How can that be? We know how to formulate and test hypotheses in controlled experiments.

We can account for unwanted variation with statistical techniques. We appreciate the need to replicate observations. Yet many researchers persist in working in a way almost guaranteed not to deliver meaningful results. They ride with what I refer to as the four horsemen of the reproducibility apocalypse: publication bias, low statistical power, P -value hacking and HARKing hypothesizing after results are known.

My generation and the one before us have done little to rein these in.

Yet many researchers persist in working in a way almost guaranteed not to deliver meaningful results. Four is also the order of the smallest non-trivial groups that are not simple.

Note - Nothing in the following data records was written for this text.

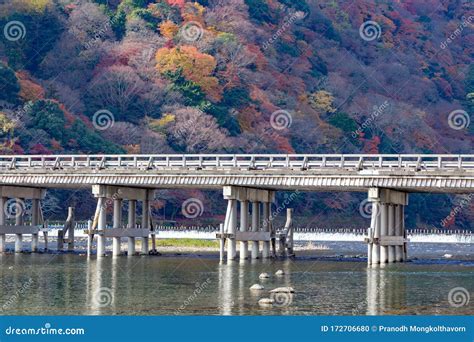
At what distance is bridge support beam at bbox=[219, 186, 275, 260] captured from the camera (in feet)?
256

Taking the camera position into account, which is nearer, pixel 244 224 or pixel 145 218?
pixel 244 224

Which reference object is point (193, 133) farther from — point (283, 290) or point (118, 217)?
point (283, 290)

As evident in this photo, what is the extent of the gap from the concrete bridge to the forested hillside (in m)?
37.2

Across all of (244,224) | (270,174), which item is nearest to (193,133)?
(244,224)

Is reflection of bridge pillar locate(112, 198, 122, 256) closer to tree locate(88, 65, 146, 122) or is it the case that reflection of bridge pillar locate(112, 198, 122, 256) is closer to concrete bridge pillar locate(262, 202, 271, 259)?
concrete bridge pillar locate(262, 202, 271, 259)

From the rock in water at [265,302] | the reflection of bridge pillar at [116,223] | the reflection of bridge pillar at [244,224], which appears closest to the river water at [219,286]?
the rock in water at [265,302]

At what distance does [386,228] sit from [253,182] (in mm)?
9336

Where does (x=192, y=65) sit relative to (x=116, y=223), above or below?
above

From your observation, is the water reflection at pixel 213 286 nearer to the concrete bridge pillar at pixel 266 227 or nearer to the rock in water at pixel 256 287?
the rock in water at pixel 256 287

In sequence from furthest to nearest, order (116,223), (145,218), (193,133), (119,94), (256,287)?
(119,94), (193,133), (145,218), (116,223), (256,287)

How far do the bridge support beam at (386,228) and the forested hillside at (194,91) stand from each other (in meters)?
53.6

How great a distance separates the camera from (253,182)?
77500 millimetres

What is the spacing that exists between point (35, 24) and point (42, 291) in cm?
9306

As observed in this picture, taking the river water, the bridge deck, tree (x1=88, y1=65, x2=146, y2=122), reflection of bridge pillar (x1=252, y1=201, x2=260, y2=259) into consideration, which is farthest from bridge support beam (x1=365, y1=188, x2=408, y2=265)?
tree (x1=88, y1=65, x2=146, y2=122)
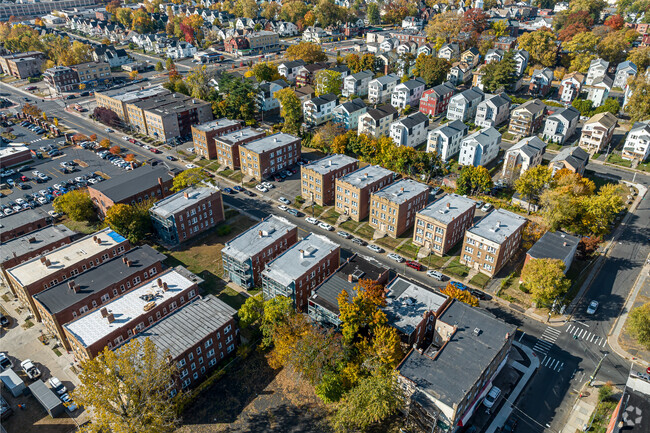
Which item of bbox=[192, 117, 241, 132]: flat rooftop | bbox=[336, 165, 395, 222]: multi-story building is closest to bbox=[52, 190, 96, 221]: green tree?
bbox=[192, 117, 241, 132]: flat rooftop

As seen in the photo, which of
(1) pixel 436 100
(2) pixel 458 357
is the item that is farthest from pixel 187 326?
(1) pixel 436 100

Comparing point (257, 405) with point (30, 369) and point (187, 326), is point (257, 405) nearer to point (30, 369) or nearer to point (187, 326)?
point (187, 326)

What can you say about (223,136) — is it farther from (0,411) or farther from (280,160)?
(0,411)

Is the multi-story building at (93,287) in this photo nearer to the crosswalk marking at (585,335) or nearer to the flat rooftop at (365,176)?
the flat rooftop at (365,176)

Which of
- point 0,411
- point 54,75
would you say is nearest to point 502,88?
point 0,411

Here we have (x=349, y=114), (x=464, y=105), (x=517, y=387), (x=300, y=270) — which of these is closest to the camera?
(x=517, y=387)

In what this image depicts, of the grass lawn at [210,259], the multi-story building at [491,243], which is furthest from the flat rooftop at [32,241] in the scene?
the multi-story building at [491,243]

This prejudice leads to publication bias: researchers are less likely to write up studies that show no effect, and journal editors are less likely to accept them. Consequently, no one can learn from them, and researchers waste time and resources on repeating experiments, redundantly. That has begun to change for two reasons.

First, clinicians have realized that publication bias harms patients.

If there are 20 studies of a drug and only one shows a benefit, but that is the one that is published, we get a distorted view of drug efficacy. Second, the growing use of meta-analyses, which combine results across studies, has started to make clear that the tendency not to publish negative results gives misleading impressions. Low statistical power followed a similar trajectory.

My undergraduate statistics courses had nothing to say on statistical power, and few of us realized we should take it seriously. It is wasteful to conduct studies that are underpowered, but researchers have often treated statisticians who point this out as killjoys. Newcombe Br.

In fields such as clinical trials and genetics, funders have forced improvements to working practices by insisting that studies be adequately powered. Other disciplines have yet to catch up. I stumbled on the issue of P -hacking before the term existed.

I published a sarcastic note, including a simulation to show how easy it was to find an effect if you explored the data after collecting results D. Bishop J. This practice, now known as P -hacking, was once endemic to most branches of science that rely on P values to test significance of results, yet few people realized how seriously it could distort findings.

That started to change in , with an elegant, comic paper in which the authors crafted analyses to prove that listening to the Beatles could make undergraduates younger J. Simmons et al. Kerr Pers.